Written request ::
Could you repeat the records below exactly, leaving out any pictures?

Provided records ::
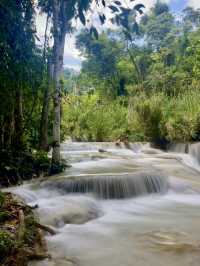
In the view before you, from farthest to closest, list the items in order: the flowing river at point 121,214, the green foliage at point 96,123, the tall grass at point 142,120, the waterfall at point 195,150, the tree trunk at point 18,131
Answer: the green foliage at point 96,123 < the tall grass at point 142,120 < the waterfall at point 195,150 < the tree trunk at point 18,131 < the flowing river at point 121,214

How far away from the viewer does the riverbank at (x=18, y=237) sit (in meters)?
3.34

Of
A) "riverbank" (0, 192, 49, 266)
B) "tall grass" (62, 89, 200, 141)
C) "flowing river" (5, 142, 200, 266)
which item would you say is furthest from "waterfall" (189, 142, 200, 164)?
"riverbank" (0, 192, 49, 266)

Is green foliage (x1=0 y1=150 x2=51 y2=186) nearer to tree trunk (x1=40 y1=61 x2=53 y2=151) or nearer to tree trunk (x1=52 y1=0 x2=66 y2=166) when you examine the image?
tree trunk (x1=40 y1=61 x2=53 y2=151)

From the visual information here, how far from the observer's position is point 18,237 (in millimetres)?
3625

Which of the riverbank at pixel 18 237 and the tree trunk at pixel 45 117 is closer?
the riverbank at pixel 18 237

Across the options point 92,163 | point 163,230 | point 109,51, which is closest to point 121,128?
point 92,163

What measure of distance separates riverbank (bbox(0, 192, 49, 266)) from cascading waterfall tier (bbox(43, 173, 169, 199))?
Answer: 8.76 feet

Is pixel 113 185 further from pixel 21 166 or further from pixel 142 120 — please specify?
pixel 142 120

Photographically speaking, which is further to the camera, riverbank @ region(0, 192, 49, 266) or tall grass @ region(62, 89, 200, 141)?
tall grass @ region(62, 89, 200, 141)

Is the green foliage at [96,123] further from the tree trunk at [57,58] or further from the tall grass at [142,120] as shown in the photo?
the tree trunk at [57,58]

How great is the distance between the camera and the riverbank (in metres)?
3.34

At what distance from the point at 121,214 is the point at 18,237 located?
3.05m

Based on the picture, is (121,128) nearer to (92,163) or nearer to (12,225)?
(92,163)

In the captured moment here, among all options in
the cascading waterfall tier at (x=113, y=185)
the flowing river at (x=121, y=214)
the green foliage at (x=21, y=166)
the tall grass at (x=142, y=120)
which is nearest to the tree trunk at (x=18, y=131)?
the green foliage at (x=21, y=166)
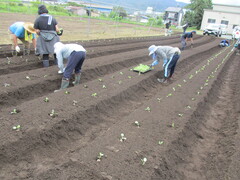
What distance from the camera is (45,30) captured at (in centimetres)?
632

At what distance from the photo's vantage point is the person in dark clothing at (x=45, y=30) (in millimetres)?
6156

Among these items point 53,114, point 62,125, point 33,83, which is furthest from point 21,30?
point 62,125

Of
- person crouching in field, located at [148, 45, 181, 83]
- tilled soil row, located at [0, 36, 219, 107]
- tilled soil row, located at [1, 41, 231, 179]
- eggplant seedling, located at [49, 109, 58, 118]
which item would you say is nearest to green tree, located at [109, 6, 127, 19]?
tilled soil row, located at [0, 36, 219, 107]

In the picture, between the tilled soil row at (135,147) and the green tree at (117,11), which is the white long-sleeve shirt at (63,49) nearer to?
the tilled soil row at (135,147)

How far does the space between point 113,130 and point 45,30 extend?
3.93 m

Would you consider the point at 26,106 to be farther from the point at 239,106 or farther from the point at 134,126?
the point at 239,106

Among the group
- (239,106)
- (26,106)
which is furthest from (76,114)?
(239,106)

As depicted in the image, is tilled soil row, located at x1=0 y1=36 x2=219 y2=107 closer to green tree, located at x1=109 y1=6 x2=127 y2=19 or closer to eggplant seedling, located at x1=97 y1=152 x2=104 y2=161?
eggplant seedling, located at x1=97 y1=152 x2=104 y2=161

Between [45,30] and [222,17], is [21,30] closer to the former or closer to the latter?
[45,30]

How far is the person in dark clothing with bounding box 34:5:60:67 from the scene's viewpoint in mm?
6156

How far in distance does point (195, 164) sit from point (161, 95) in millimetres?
2578

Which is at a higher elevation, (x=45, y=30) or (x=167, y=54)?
(x=45, y=30)

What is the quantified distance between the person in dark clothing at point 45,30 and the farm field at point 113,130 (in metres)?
0.68

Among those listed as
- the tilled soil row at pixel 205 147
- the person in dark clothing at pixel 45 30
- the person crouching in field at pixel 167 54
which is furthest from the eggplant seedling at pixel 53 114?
the person crouching in field at pixel 167 54
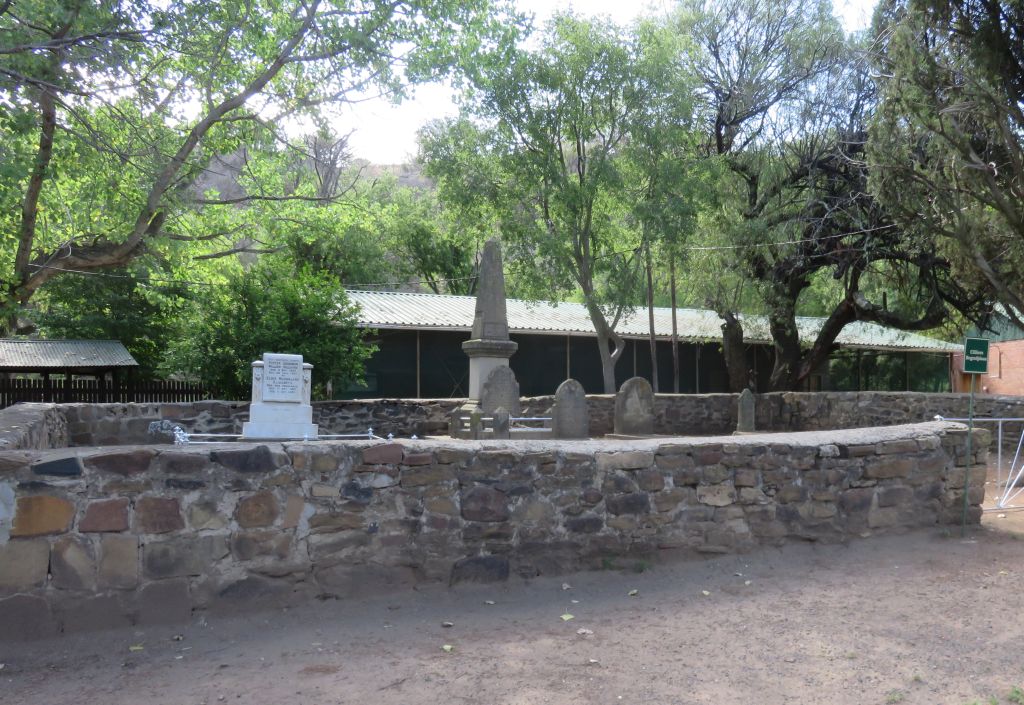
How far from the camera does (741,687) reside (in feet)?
12.5

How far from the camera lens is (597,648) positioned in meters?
4.23

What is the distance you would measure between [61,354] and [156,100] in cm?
814

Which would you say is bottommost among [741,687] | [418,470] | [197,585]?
[741,687]

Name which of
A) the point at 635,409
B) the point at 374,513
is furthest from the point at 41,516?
the point at 635,409

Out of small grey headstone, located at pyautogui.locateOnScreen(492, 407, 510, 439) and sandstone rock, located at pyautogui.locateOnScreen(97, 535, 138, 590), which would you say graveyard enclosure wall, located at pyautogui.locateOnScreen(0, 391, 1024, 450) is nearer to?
sandstone rock, located at pyautogui.locateOnScreen(97, 535, 138, 590)

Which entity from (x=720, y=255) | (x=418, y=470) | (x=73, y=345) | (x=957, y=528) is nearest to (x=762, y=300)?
(x=720, y=255)

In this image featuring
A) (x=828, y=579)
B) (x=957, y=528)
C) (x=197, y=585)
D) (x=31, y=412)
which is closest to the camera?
(x=197, y=585)

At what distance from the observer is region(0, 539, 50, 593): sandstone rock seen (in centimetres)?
392

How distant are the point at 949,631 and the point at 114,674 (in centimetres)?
440

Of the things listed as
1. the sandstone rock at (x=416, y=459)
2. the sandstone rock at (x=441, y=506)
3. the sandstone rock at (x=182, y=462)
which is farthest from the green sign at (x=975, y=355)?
the sandstone rock at (x=182, y=462)

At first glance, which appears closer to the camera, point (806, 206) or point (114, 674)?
point (114, 674)

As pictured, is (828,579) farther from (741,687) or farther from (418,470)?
(418,470)

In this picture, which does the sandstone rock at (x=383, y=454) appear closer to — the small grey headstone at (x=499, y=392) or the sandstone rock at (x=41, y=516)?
the sandstone rock at (x=41, y=516)

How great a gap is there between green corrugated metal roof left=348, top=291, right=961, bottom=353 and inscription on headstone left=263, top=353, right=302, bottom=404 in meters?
7.73
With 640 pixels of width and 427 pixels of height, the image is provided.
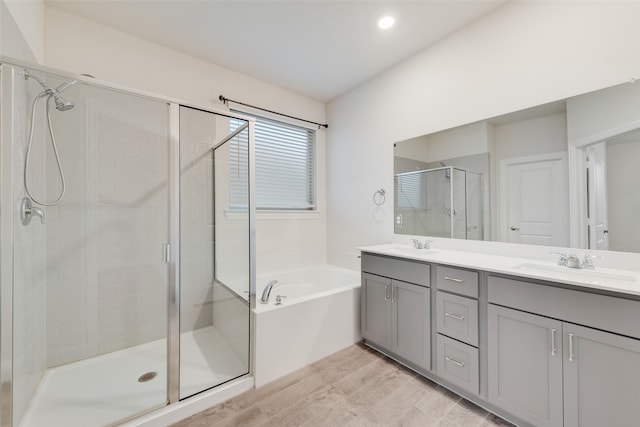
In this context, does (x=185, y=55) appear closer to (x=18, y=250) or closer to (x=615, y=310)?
(x=18, y=250)

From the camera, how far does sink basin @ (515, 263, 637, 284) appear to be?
4.07ft

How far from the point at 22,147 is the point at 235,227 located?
1.28 metres

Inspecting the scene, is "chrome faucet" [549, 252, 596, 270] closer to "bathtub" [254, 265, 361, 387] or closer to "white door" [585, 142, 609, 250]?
"white door" [585, 142, 609, 250]

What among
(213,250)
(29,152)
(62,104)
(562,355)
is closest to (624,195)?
(562,355)

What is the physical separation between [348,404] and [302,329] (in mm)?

Worked solution ::
In the view before you, from farthest to closest, list the items in order: the flowing river at point 121,214, the green foliage at point 96,123, the tall grass at point 142,120, the waterfall at point 195,150, the tree trunk at point 18,131
Answer: the green foliage at point 96,123 < the tall grass at point 142,120 < the waterfall at point 195,150 < the tree trunk at point 18,131 < the flowing river at point 121,214

How far away from the viewer does the riverbank at (x=18, y=237) sit (in meters)?
3.34

Of
A) "riverbank" (0, 192, 49, 266)
B) "tall grass" (62, 89, 200, 141)
C) "flowing river" (5, 142, 200, 266)
which item would you say is furthest from "waterfall" (189, 142, 200, 164)?
"riverbank" (0, 192, 49, 266)

Is green foliage (x1=0 y1=150 x2=51 y2=186) nearer to tree trunk (x1=40 y1=61 x2=53 y2=151) or nearer to tree trunk (x1=52 y1=0 x2=66 y2=166) when you examine the image?
tree trunk (x1=40 y1=61 x2=53 y2=151)

From the visual information here, how far from the observer's position is point 18,237 (in millimetres)?
3625

Which of the riverbank at pixel 18 237 and the tree trunk at pixel 45 117 is closer?
the riverbank at pixel 18 237

Across the options point 92,163 | point 163,230 | point 109,51, which is closest to point 121,128?
point 92,163

What measure of distance separates riverbank (bbox(0, 192, 49, 266)) from cascading waterfall tier (bbox(43, 173, 169, 199))?
Answer: 8.76 feet

Is pixel 113 185 further from pixel 21 166 or further from pixel 142 120 — please specify?
pixel 142 120

Photographically speaking, which is further to the camera, riverbank @ region(0, 192, 49, 266) or tall grass @ region(62, 89, 200, 141)?
tall grass @ region(62, 89, 200, 141)

Is the green foliage at [96,123] further from the tree trunk at [57,58] or further from the tall grass at [142,120] as shown in the photo?
the tree trunk at [57,58]

How great is the distance between the camera and the riverbank (in metres)?
3.34

At what distance from the point at 121,214 is the point at 18,237 located?
3.05m

Based on the picture, is (121,128) nearer to (92,163) or nearer to (12,225)?
(92,163)

In the captured moment here, among all options in
the cascading waterfall tier at (x=113, y=185)
the flowing river at (x=121, y=214)
the green foliage at (x=21, y=166)
the tall grass at (x=142, y=120)
which is nearest to the tree trunk at (x=18, y=131)?
the green foliage at (x=21, y=166)
What distance from the camera is (45,30) captured at (in centimetres)?
632

At what distance from the photo's vantage point is the person in dark clothing at (x=45, y=30) (in millimetres)?
6156

Among these items point 53,114, point 62,125, point 33,83, which is furthest from point 21,30?
point 62,125

Of
- person crouching in field, located at [148, 45, 181, 83]
- tilled soil row, located at [0, 36, 219, 107]
- tilled soil row, located at [1, 41, 231, 179]
- eggplant seedling, located at [49, 109, 58, 118]
which item would you say is nearest to green tree, located at [109, 6, 127, 19]?
tilled soil row, located at [0, 36, 219, 107]

In the picture, between the tilled soil row at (135,147) and the green tree at (117,11), which is the white long-sleeve shirt at (63,49) nearer to?
the tilled soil row at (135,147)

How far does the space between point 113,130 and point 45,30 extend?
3.93 m

Would you consider the point at 26,106 to be farther from the point at 239,106 or farther from the point at 134,126?
the point at 239,106

Among the group
- (239,106)
- (26,106)
which is furthest from (76,114)?
(239,106)

As depicted in the image, is tilled soil row, located at x1=0 y1=36 x2=219 y2=107 closer to green tree, located at x1=109 y1=6 x2=127 y2=19 or closer to eggplant seedling, located at x1=97 y1=152 x2=104 y2=161?
eggplant seedling, located at x1=97 y1=152 x2=104 y2=161

Between [45,30] and [222,17], is [21,30] closer to the former or closer to the latter?
[45,30]

How far is the person in dark clothing with bounding box 34:5:60:67 from the scene's viewpoint in mm?
6156

How far in distance does point (195, 164) sit from point (161, 95) in millimetres?
2578

Which is at a higher elevation, (x=45, y=30) or (x=167, y=54)?
(x=45, y=30)

What is the quantified distance between the person in dark clothing at point 45,30 and the farm field at point 113,130 (in metres)?
0.68

Among those listed as
- the tilled soil row at pixel 205 147
- the person in dark clothing at pixel 45 30
- the person crouching in field at pixel 167 54
which is furthest from the eggplant seedling at pixel 53 114?
the person crouching in field at pixel 167 54
How far from the camera does (741,687) reside (in feet)?
12.5

How far from the camera lens is (597,648) positioned in meters?
4.23

What is the distance you would measure between [61,354] and [156,100] in cm?
814

Which would you say is bottommost among [741,687] | [418,470] | [197,585]?
[741,687]

Name which of
A) the point at 635,409
B) the point at 374,513
is furthest from the point at 41,516?
the point at 635,409

Out of small grey headstone, located at pyautogui.locateOnScreen(492, 407, 510, 439) and sandstone rock, located at pyautogui.locateOnScreen(97, 535, 138, 590), which would you say graveyard enclosure wall, located at pyautogui.locateOnScreen(0, 391, 1024, 450) is nearer to?
sandstone rock, located at pyautogui.locateOnScreen(97, 535, 138, 590)

Which entity from (x=720, y=255) | (x=418, y=470) | (x=73, y=345) | (x=957, y=528) is nearest to (x=762, y=300)?
(x=720, y=255)

In this image featuring
A) (x=828, y=579)
B) (x=957, y=528)
C) (x=197, y=585)
D) (x=31, y=412)
which is closest to the camera?
(x=197, y=585)

At what distance from the observer is region(0, 539, 50, 593): sandstone rock seen (in centimetres)?
392

How distant are the point at 949,631 and the point at 114,674 (in centimetres)?
440

Of the things listed as
1. the sandstone rock at (x=416, y=459)
2. the sandstone rock at (x=441, y=506)
3. the sandstone rock at (x=182, y=462)
which is farthest from the green sign at (x=975, y=355)?
the sandstone rock at (x=182, y=462)

At first glance, which appears closer to the camera, point (806, 206) or point (114, 674)?
point (114, 674)

As pictured, is (828,579) farther from (741,687) or farther from (418,470)?
(418,470)

In this picture, which does the sandstone rock at (x=383, y=454) appear closer to — the small grey headstone at (x=499, y=392) or the sandstone rock at (x=41, y=516)?
the sandstone rock at (x=41, y=516)

How great a gap is there between green corrugated metal roof left=348, top=291, right=961, bottom=353 and inscription on headstone left=263, top=353, right=302, bottom=404 in meters?
7.73
With 640 pixels of width and 427 pixels of height, the image is provided.
In this context, does (x=185, y=55) appear closer to (x=18, y=250) or closer to (x=615, y=310)?
(x=18, y=250)

From the camera, how far does sink basin @ (515, 263, 637, 284) appear to be?
4.07ft

How far from the point at 22,147 is the point at 235,227 located?
1.28 metres

Inspecting the scene, is "chrome faucet" [549, 252, 596, 270] closer to "bathtub" [254, 265, 361, 387] or closer to "white door" [585, 142, 609, 250]?
"white door" [585, 142, 609, 250]

What among
(213,250)
(29,152)
(62,104)
(562,355)
is closest to (624,195)?
(562,355)

What is the physical separation between [348,404] and [302,329] (in mm)?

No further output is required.